The Mess at Fresno State
A Presidential Abdication
In the three years that Jerry Tarkanian has coached basketball at Fresno State, the school's president, John Welty, has been for the most part the model of accommodation for Tark's give-'em-another-chance-and-then-maybe-another-one philosophy (SI, Feb. 9). As Tarkanian peopled his roster with criminals and drug abusers, Welty stood behind him and on March 9 even extended his $95,000-a-year contract through next season with options to renew through 2000-01. After a March 15 segment on 60 Minutes about the Bulldogs' basketball program that was mostly negative—Welty appeared briefly on the program and spoke about his being a member of the Society for Values in Higher Education—Welty joined Tark in criticizing the report.
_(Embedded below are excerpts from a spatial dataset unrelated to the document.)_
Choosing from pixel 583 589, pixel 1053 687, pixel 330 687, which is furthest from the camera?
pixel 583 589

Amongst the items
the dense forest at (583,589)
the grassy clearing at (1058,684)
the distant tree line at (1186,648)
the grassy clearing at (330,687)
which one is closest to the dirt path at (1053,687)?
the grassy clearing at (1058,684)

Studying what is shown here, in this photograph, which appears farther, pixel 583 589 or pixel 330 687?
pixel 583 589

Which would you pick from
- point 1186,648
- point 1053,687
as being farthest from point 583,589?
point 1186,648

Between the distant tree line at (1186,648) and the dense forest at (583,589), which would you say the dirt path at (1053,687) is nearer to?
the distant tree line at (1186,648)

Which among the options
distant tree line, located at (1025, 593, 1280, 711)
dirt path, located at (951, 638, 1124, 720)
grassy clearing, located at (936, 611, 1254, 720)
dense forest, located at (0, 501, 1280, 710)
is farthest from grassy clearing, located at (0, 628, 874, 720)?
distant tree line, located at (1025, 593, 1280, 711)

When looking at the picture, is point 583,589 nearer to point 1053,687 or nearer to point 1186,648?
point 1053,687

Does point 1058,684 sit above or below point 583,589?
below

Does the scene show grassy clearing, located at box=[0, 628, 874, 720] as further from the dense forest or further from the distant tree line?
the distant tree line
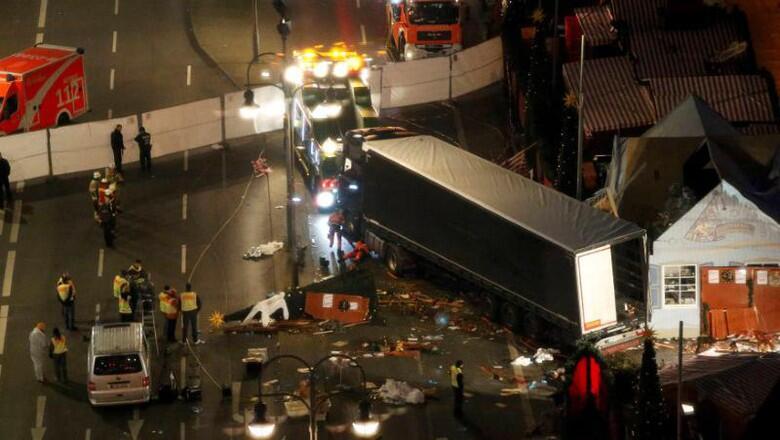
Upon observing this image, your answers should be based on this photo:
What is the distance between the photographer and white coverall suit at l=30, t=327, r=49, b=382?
4544 centimetres

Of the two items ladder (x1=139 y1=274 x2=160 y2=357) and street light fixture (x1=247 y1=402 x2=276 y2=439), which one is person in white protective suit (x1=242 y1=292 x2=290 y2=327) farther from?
street light fixture (x1=247 y1=402 x2=276 y2=439)

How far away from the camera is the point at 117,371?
4394 cm

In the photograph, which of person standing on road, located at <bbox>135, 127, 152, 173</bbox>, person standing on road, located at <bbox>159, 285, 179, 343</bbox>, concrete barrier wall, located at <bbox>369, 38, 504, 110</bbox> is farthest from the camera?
concrete barrier wall, located at <bbox>369, 38, 504, 110</bbox>

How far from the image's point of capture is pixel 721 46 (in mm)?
58969

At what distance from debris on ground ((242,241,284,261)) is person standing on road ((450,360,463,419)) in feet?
32.4

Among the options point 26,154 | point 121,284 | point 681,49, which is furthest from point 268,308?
point 681,49

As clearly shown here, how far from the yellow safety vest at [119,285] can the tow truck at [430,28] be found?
17.8 meters

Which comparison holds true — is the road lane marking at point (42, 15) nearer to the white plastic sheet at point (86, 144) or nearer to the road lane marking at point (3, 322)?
the white plastic sheet at point (86, 144)

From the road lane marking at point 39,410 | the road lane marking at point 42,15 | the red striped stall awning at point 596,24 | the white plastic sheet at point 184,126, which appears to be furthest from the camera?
the road lane marking at point 42,15

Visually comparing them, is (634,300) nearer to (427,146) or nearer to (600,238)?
(600,238)

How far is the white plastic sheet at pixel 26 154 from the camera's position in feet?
182

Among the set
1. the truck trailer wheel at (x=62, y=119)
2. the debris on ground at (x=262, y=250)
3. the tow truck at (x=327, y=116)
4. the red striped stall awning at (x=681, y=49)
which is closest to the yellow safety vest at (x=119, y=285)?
the debris on ground at (x=262, y=250)

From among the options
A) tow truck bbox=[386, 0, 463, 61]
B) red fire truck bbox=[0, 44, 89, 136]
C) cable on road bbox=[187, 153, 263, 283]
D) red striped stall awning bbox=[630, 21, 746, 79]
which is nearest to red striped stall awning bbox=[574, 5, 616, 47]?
red striped stall awning bbox=[630, 21, 746, 79]

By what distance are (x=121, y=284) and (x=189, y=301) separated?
6.71 ft
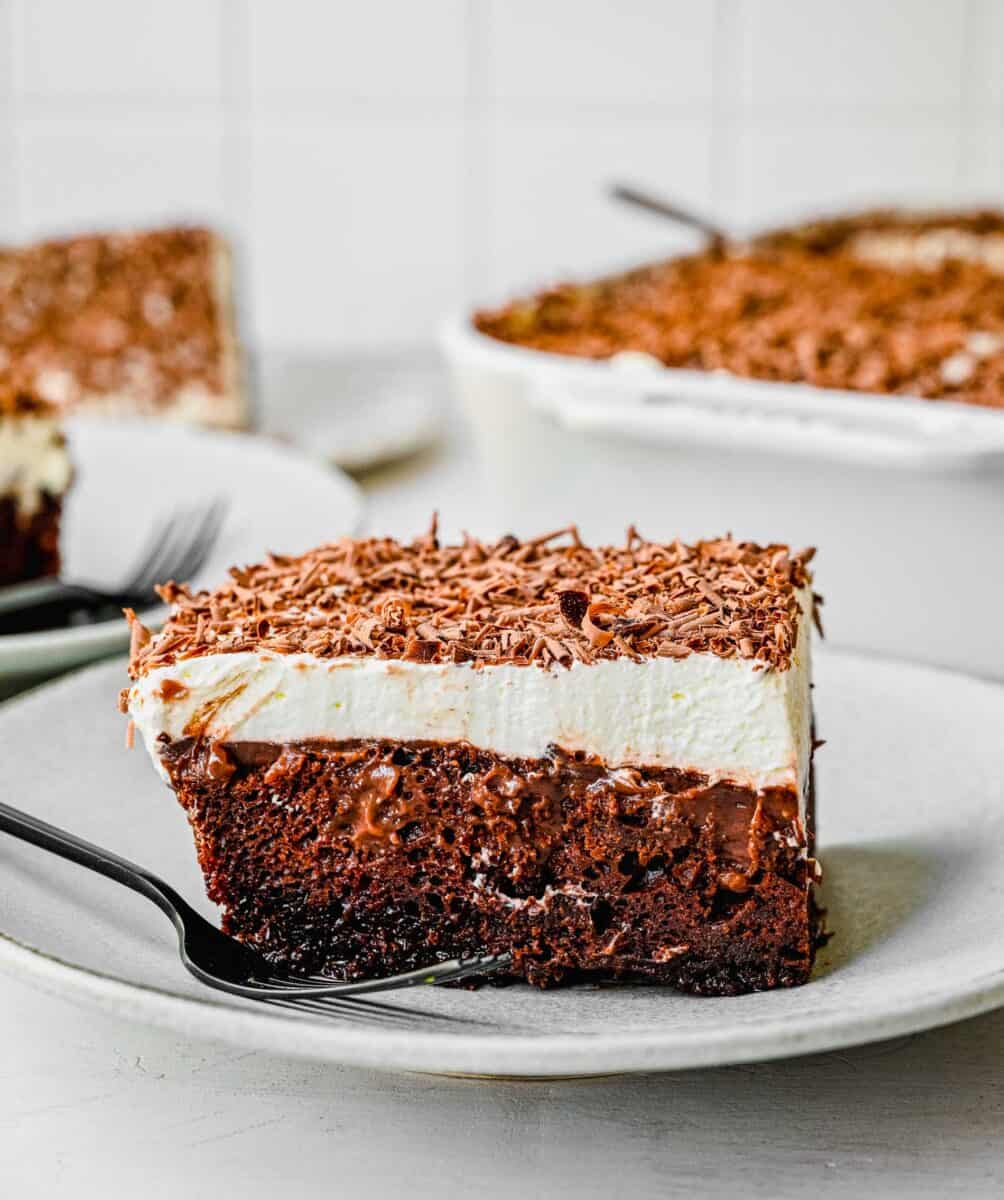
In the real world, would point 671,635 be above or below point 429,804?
above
After another ugly incident on March 17—Bulldogs starter Avondre Jones, a senior center, and transfer Kenny Brunner, a freshman guard, were arrested after allegedly robbing an acquaintance and assaulting him with a gun and two samurai swords—Welty suddenly developed a sense of outrage. (As of Monday the players had not been charged.) "With each shameful incident, the institutional damage is compounded," he said. "My patience and the patience of others throughout this university are at an end." Still, Welty wasn't that outraged. He accepted the Tark-imposed penalties: Tarkanian dismissed Jones, whose eligibility will be up this week anyway, but only "indefinitely suspended" Brunner, who has 2½ years of eligibility remaining. And he did not pull Fresno State from the NIT, in which it was scheduled to play Minnesota in the semifinals on Tuesday night. That would've been a real statement.
Swifter, Stronger, Higher
In Sydney these days it seems everyone is pushing the Olympic spirit, including the pushers. Fifty-four tabs of LSD confiscated recently by authorities Down Under bore the logo of the 2000 Games.
More Bull From Billy
Billy Packer opened his mouth last week for a reason other than to describe a basketball play, a sure sign that nonsense would follow. He didn't disappoint. As Edward R. Murrow took another full spin in the grave, Packer, CBS's lead college basketball commentator, called time out from his relentless praising of college coaches to criticize his own network's 60 Minutes for the aforementioned report on Fresno State. Packer told the Los Angeles Times that 60 Minutes was "a cancer in our organization." The next day Packer followed up by telling The Washington Post that the Fresno segment was "sleazy, short-sighted, lazy journalism. If you want to call it journalism."
Well, let's see. During his 25-year career in journalism—if you want to call it journalism-college basketball's head cheerleader has admitted to being "a walking conflict of interest" based on his involvement in numerous business deals with the coaches and sports executives he covers. In response to a series of stories in the Lexington Herald-Leader that won a Pulitzer Prize for uncovering myriad abuses in the Kentucky basketball program during the 1980s, Packer called for Kentuckians to boycott the paper and said that it had done "a major disservice to the university, the kids who play for him, and [then coach] Eddie Sutton."